EXERCISE TASK 1
Decide whether each statement below agrees with the passage on reading, answering yes or no and quoting the exact words of the passage that settle it. (a) The passage quotes Seamus Heaney's essay The Government of the Tongue. (b) The poem in the passage says the voice heard during silent reading is silent. (c) The quoted passage says poetry functions as a distraction.
EXERCISE TASK 2
Write out everything in the passage on reading from "As Seamus Heaney" down to "the Tongue, p.108).", word for word.

TEXT TO READ
____
It reminds me of the complexity and layeredness of reading as a skill and as a composite of attitudes and learned behaviours and history.

As Seamus Heaney says in his essay The Government of the Tongue ‘[the poem] does not say to the accusing crowd or to the helpless accused, ‘Now a solution will take place’, it does not propose to be instrumental or effective. Instead, in the rift between what is going to happen and whatever we would wish to happen, poetry holds attention for a space, functions not as distraction but as pure concentration, a focus where our power to concentrate is concentrated back on ourselves’ (The Governement of the Tongue, p.108).

The Voice You Hear When You Read Silently

is not silent, it is a speaking-
out-loud voice in your head; it is spoken,
a voice is saying it
as you read. It’s the writer’s words,
of course, in a literary sense
his or her voice but the sound
of that voice is the sound of your voice.
____
Stored items from a collection
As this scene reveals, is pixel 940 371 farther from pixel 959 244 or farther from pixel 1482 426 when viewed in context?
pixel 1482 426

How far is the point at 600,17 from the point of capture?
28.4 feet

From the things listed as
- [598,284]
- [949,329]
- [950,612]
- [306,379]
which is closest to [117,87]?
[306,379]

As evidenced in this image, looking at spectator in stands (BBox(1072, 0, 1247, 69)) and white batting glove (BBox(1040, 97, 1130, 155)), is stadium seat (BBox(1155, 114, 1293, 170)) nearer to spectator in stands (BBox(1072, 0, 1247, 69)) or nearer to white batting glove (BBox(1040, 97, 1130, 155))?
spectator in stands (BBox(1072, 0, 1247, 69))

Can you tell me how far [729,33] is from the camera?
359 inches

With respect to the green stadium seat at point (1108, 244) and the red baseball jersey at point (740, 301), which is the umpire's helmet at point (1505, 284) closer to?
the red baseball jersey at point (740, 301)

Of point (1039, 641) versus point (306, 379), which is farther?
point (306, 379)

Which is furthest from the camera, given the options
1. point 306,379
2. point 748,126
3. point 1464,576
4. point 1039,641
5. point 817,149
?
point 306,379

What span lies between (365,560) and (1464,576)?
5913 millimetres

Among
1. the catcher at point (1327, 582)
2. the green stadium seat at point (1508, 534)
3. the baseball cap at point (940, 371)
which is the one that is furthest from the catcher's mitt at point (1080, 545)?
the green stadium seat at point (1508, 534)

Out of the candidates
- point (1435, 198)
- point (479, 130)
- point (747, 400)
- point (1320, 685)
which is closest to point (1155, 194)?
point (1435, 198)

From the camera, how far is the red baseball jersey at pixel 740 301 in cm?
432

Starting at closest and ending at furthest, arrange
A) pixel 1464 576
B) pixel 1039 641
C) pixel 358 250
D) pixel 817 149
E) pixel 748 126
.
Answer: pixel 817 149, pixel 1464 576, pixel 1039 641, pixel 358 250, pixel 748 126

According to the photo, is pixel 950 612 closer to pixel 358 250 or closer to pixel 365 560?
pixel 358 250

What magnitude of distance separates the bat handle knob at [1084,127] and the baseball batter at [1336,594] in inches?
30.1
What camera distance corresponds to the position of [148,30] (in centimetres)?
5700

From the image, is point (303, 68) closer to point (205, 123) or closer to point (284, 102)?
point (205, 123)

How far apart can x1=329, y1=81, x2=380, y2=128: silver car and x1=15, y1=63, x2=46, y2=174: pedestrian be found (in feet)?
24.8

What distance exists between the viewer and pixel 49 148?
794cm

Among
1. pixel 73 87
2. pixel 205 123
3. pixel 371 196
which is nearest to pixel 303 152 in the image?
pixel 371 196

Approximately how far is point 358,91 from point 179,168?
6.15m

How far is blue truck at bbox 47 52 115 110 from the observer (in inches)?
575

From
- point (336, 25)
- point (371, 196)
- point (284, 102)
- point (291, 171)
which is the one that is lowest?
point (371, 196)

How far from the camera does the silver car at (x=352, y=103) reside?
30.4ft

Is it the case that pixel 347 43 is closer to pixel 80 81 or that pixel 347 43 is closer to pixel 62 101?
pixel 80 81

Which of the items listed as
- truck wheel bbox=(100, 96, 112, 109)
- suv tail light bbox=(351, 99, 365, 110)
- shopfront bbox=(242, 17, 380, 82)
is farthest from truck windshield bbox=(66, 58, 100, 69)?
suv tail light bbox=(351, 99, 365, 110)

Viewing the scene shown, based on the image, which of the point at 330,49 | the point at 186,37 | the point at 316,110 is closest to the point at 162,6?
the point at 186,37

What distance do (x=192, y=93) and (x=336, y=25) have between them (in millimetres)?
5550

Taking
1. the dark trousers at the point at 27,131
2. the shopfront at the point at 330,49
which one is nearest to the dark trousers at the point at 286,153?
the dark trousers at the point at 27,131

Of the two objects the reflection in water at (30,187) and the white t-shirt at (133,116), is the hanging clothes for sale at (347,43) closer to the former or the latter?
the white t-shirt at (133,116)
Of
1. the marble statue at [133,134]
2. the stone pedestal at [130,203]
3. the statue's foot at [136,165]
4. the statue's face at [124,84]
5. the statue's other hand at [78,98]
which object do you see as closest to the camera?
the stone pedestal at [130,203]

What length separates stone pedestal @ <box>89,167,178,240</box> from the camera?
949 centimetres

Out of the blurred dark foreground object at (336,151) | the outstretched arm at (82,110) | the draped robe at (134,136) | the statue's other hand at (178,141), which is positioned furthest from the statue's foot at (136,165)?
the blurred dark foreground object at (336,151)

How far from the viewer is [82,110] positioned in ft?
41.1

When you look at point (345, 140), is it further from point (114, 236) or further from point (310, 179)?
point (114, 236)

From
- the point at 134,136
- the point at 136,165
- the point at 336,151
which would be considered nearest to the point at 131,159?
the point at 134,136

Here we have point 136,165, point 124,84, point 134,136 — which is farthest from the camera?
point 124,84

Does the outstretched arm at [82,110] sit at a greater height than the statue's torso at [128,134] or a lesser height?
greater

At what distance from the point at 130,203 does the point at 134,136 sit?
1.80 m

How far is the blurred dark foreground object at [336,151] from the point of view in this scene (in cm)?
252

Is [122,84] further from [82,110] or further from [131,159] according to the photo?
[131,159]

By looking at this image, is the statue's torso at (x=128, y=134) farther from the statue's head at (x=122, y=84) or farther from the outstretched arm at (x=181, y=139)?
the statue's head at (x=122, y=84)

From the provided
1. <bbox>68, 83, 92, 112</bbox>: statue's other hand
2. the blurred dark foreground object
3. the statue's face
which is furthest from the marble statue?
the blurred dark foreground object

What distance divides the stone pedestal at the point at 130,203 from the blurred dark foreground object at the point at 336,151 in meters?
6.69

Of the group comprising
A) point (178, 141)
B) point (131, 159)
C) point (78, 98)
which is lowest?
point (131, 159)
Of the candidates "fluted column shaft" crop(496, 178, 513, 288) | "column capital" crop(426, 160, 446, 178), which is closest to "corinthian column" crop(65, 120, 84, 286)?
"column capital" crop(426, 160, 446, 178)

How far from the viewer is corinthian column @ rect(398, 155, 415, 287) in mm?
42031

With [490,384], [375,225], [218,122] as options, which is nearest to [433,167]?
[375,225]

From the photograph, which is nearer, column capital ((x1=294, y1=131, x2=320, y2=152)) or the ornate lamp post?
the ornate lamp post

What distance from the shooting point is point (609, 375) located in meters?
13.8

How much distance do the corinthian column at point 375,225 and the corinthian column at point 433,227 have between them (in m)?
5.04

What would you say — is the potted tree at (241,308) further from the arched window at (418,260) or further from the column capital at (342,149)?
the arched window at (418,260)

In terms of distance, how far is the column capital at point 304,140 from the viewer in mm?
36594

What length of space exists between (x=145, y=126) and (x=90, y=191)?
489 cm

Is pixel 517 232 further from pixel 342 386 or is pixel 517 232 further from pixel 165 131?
____
CORRECT OUTPUT 1
(a) Yes: "As Seamus Heaney says in his essay The Government of the Tongue"
(b) No: "is not silent, it is a speaking-"
(c) No: "functions not as distraction but as pure concentration"

CORRECT OUTPUT 2
As Seamus Heaney says in his essay The Government of the Tongue ‘[the poem] does not say to the accusing crowd or to the helpless accused, ‘Now a solution will take place’, it does not propose to be instrumental or effective. Instead, in the rift between what is going to happen and whatever we would wish to happen, poetry holds attention for a space, functions not as distraction but as pure concentration, a focus where our power to concentrate is concentrated back on ourselves’ (The Governement of the Tongue, p.108).